### Task description
In the text on Ireland's fiscal adjustment, please condense the paragraph beginning "Ireland's underlying General Government primary deficit" into a short bulleted list that keeps its main figures.

### Selected excerpt
· · · · · · ·
More on self-defeating adjustment

Ashoka Mody offers another thoughtful perspective on Ireland’s crisis resolution effort on today’s This Week programme on RTE radio (audio here; scroll down to last item).    Although he covers a good deal of ground, much of which I agree with, his main recommendation is that Ireland should consider scaling back its fiscal adjustment effort.   As I note in a piece for the Business section of today’s Sunday Independent, reasonable people can disagree on the optimal speed of the adjustment given the tradeoffs involved.   But Ashoka raises the old issue of the adjustment effort being self defeating.   At the risk of repetition of past posts, I cannot see how the evidence in the Irish case bears this out.   There is, of course, wide agreement that fiscal adjustment lowers growth.  But it is a significant step from here to a claim that the adjustment is self defeating on its own terms of improving the fiscal situation.   I think it is worthwhile to continue to scrutinise this claim.   

The self-defeating hypothesis comes in a number of forms depending on the focal outcome variable.   For convenience I label the main forms as: the strong form (underlying primary deficit); the semi-strong form (debt to GDP ratio); and the weak form (creditworthiness).   Ashoka’s main focus is on the semi-strong version, but it is worthwhile to briefly review the case for each.  

Ireland’s underlying General Government primary deficit has fallen from a peak of 9.3 percent of GDP in 2009 to a projected 2.5 percent this year.   This occurred despite the massive non-austerity related headwinds the economy faced.   All else equal, if there had been no adjustment from 2009, simulations show the underlying primary deficit would have reached 14.5 percent of GDP this year.   The underlying actual deficit and debt to GDP ratio would have been 20.5 and 160 percent of GDP respectively.    Of course, something would have given before these ratios were reached, but it is useful to consider the crude counterfactual in assessing what has been achieved.  (These simulations assume a reduced-form deficit multiplier of 0.5 and an automatic stabiliser coefficient of 0.4.  The underlying model being used is sketched here. ) 

Turning to the semi-strong form (Ashoka’s main focus in the interview), it is well known that for multipliers around unity fiscal adjustment can lead to a short-run rise in the debt to GDP ratio.   The reason is that the negative effect on the denominator can swamp any positive effect on the numerator.   But this static analysis can give a very misleading picture of the impact of the adjustment on the path of the debt to GDP ratio.  

This is most easily seen using the classic equation for the evolution of the debt to GDP ratio: ∆d = (i – g)d-1 + pd, where d is the debt to GDP ratio, i is the interest rate, g is the growth rate, and pd the primary deficit as a share of GDP.   The debt to GDP ratio may rise initially due to the adverse effect on g.   But the effect of this year’s adjustment on g should be temporary while the impact on the primary deficit should be permanent.   The permanent effect should quickly swamp the temporary effect, leading to an improvement in the debt to GDP profile as a result of this year’s adjustment.   (One thing that could overturn this result is that today’s adjustment leaves a long negative shadow on the level of GDP (what is known as hysteresis), but that would again require that today’s adjustment causes the primary deficit to rise rather than fall.)
· · · · · · ·
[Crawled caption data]
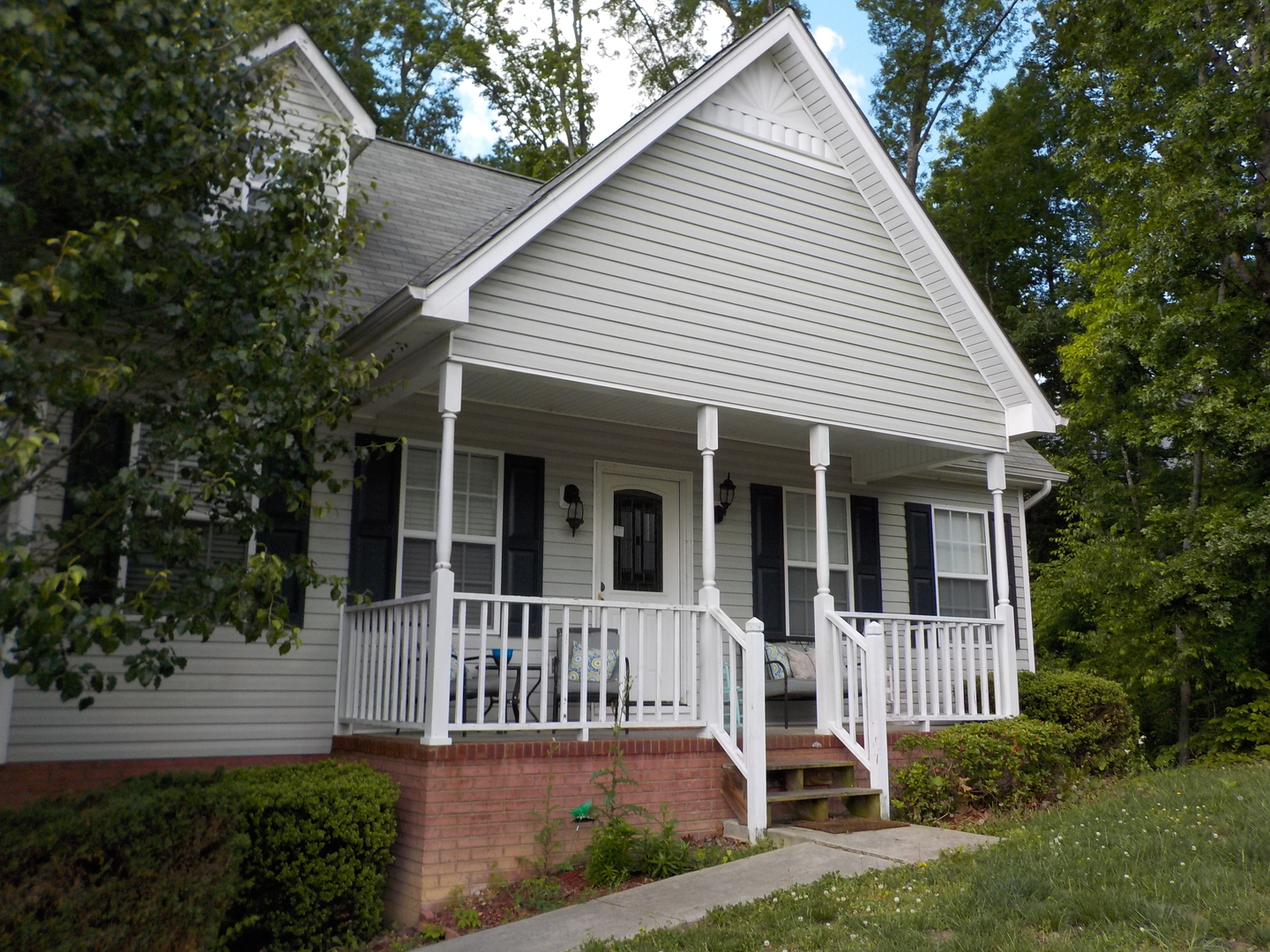 Cleveland House: 2609 Thompson Ln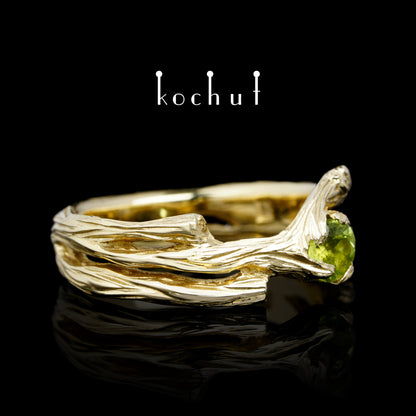 Zweig — Ring aus Gelbgold mit Chrysolithen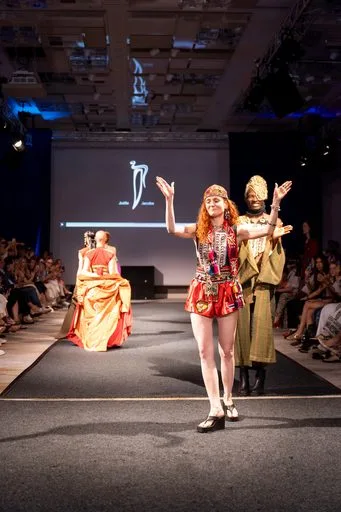 Joelle Jacobs x Holsta, 9 August 2026, show 6, Runway. Frame FOEYEQ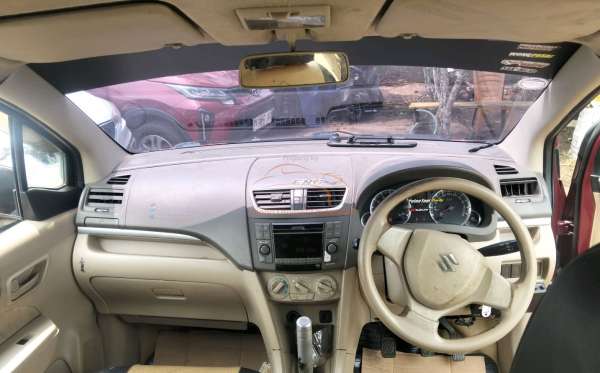 SUZUKI  ERTIGA  DX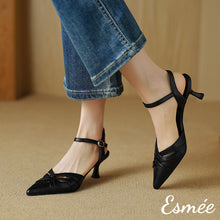 將圖片載入圖庫檢視器 Black-Leather-High-Heel-Sandals-with-Woven-Design-model-shots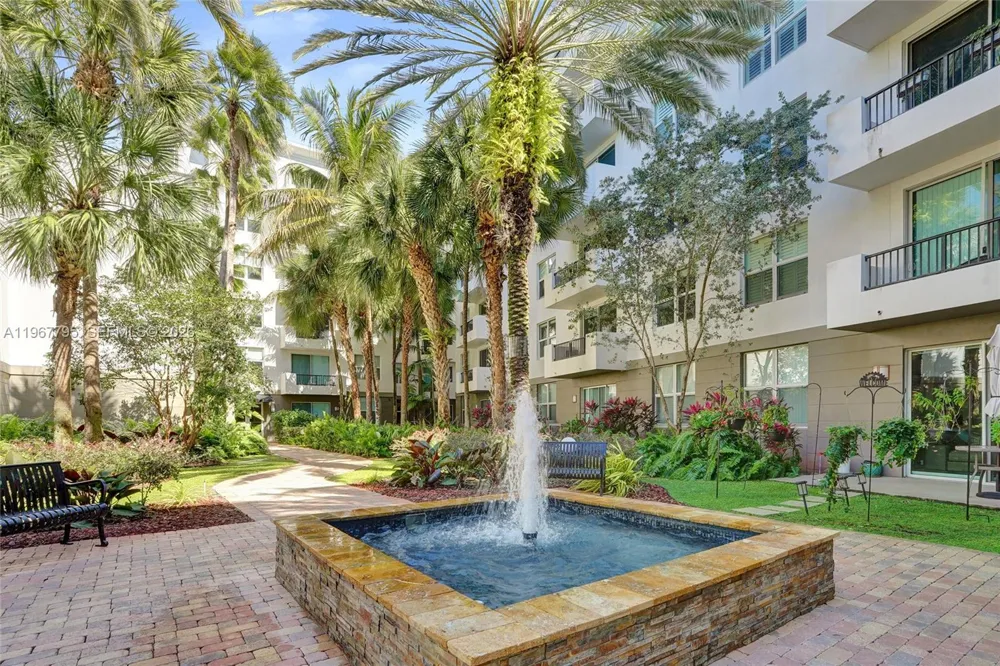 2421 NE 65th St #202 Fort Lauderdale, FL 33308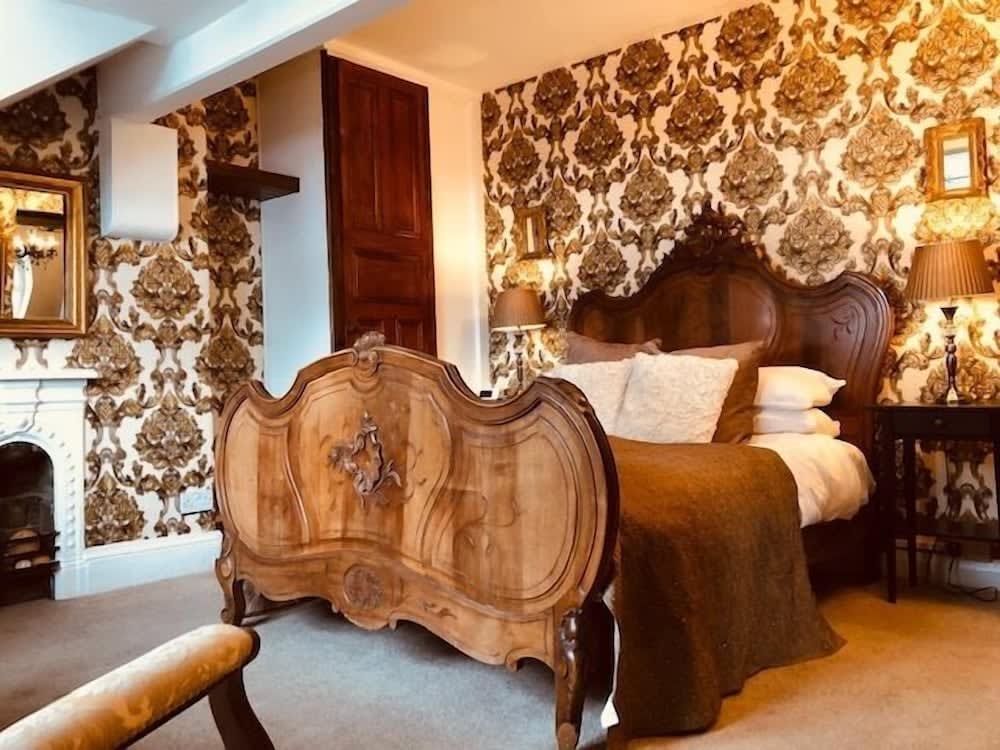 The Old Registry guest house 2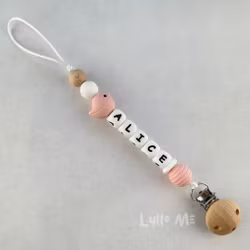 Napphållare med  namn - LITTLE BIRD - Soft Pink/ WHITE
· · · · · · ·
### Solution to the exercise
- Ireland's underlying General Government primary deficit fell from a peak of 9.3 percent of GDP in 2009 to a projected 2.5 percent this year, despite heavy non-austerity headwinds.
- Simulations show that with no adjustment from 2009, the underlying primary deficit would have reached 14.5 percent of GDP this year.
- In that case, the underlying actual deficit would have been 20.5 percent of GDP and the debt to GDP ratio 160 percent.
- Something would have given before those levels, but the crude counterfactual helps in judging what has been achieved.
- The simulations assume a reduced-form deficit multiplier of 0.5 and an automatic stabilizer coefficient of 0.4.